Details in respect of frauds reported by auditors
There is no fraud reported by auditors under sub-section (12) of
section 143 of the Companies Act, 2013 other than those which are reportable to the
Central Government.
Compliance to Secretarial Standards
The relevant Secretarial Standards issued by the Institute of Company
Secretaries of India (ICSI) related to the Board Meetings and General Meeting have been
complied with by the Bank.
Strictures and Penalties
During the last three financial years, there were no penalties or
strictures imposed on the Bank by the SEBI or any of the stock exchanges and/or any other
statutory authorities on matters relating to capital market.
Deposits
Being a Banking Company, the disclosures required as per Rule 8(5) (v)

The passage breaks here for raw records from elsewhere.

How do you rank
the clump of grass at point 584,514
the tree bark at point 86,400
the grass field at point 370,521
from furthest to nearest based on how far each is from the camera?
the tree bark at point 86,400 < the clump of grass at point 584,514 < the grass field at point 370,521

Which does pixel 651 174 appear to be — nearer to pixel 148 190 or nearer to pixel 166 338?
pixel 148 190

& (vi) of the Companies (Accounts) Rules, 2014, read with Section 73 and 74 of the
Companies Act, 2013 are not applicable to the Bank.

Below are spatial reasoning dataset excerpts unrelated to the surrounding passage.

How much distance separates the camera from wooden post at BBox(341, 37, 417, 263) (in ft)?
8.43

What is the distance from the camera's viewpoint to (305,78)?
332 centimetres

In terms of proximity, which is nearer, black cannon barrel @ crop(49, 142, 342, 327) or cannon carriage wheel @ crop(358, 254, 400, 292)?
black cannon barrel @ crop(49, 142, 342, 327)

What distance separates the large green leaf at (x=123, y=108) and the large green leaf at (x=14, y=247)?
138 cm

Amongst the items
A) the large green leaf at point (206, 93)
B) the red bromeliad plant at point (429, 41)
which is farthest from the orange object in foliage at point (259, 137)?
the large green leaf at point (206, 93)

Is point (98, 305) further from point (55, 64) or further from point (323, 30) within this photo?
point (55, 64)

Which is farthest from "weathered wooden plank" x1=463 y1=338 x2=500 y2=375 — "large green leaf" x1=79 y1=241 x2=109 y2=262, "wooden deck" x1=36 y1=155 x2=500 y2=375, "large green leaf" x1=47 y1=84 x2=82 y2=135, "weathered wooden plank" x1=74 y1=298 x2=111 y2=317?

Confirmation with respect to Insolvency and Bankruptcy Code, 2016
Particulars |
Details |
The
details of application made or any proceeding pending under the Insolvency and Bankruptcy
Code, 2016 (31 of 2016) during the year along with their status as at the end of the
financial year |
NIL |
The
details of difference between amount of the valuation done at the time of one-time
settlement and the valuation done while taking loan from the Banks or Financial
Institutions along with the reasons thereof.] |
NIL |
Management Discussion and Analysis Report
This has been dealt with in a separate section in the Annual Report.

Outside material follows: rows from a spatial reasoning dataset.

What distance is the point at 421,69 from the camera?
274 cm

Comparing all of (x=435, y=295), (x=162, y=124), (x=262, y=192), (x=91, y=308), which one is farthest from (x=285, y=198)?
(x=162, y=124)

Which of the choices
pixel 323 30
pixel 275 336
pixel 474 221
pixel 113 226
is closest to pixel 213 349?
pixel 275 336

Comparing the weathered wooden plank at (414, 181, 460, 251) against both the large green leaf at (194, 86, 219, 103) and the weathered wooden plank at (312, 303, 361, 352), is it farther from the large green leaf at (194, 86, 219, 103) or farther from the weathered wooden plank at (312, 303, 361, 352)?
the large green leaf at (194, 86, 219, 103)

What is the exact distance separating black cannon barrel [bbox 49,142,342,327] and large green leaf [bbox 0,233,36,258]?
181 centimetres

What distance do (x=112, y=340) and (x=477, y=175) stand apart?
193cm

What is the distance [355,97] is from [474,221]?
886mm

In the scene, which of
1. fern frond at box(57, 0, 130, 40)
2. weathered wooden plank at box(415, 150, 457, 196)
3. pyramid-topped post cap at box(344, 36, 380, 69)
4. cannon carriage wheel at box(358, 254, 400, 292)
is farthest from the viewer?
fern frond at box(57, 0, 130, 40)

Particulars of Loans, Guarantees or Investments
Pursuant to Section 186 (11) of the Companies Act, 2013, the provisions
of section 186 of Companies Act, 2013, except subsection (1), do not apply to a loan made,
guarantee given or security provided or investment made by a banking company in the
ordinary course of business.
Directors' Responsibility statement
Pursuant to the requirement under Section 134(5) of the Companies Act,
2013, with respect to the Director's Responsibility Statement, it is hereby confirmed
that:
a) in the preparation of the annual accounts for the financial year
ended March 31, 2023, the applicable accounting standards had been followed along with
proper explanation relating to material departures;
b) the Directors had selected such accounting policies and applied them
consistently and made judgments
and estimates that are reasonable and prudent so as to give a true and
fair view of the state of affairs of the Bank at the end of the financial year 2022-23 and
of the profit of the Bank for that period;
c) the Directors had taken proper and sufficient care for the
maintenance of adequate accounting records in accordance with the provisions of the
Companies Act, 2013 and other applicable laws for safe guarding the assets of the Bank and
for preventing and detecting fraud and other irregularities;
d) the Directors had prepared the annual accounts for the financial
year ended on March 31, 2023, on a going concern basis;
e) the Directors had laid down internal financial controls to be
followed by the Bank and that such internal financial controls are adequate and were
operating effectively; and
f) the Directors had devised proper systems to ensure compliance with
the provisions of all applicable laws and that such systems were adequate and operating
effectively.
ACKNOWLEDGEMENTS
The Board of Directors places on record its gratitude to the Reserve
Bank of India, Securities and Exchange Board of India, Government of India, Government of
Kerala and all other State Governments where the Bank operates, other Government and
Regulatory Authorities, including stock exchanges, where the Bank's securities are listed
and correspondent Banks for their strong support and guidance, during the year. The Board
also places on record its gratitude to the Bank's securityholders and customers for their
continued support, patronage and goodwill. The single most important pillar of any
Institution is its personnel, more so in the case of a service entity like a Bank, the
Board acknowledges this fact and thank all of them for their diligence and loyalty towards
the Bank. The Board expresses its sincere appreciation for the dedicated services rendered
by officers and employees of the Bank at all levels.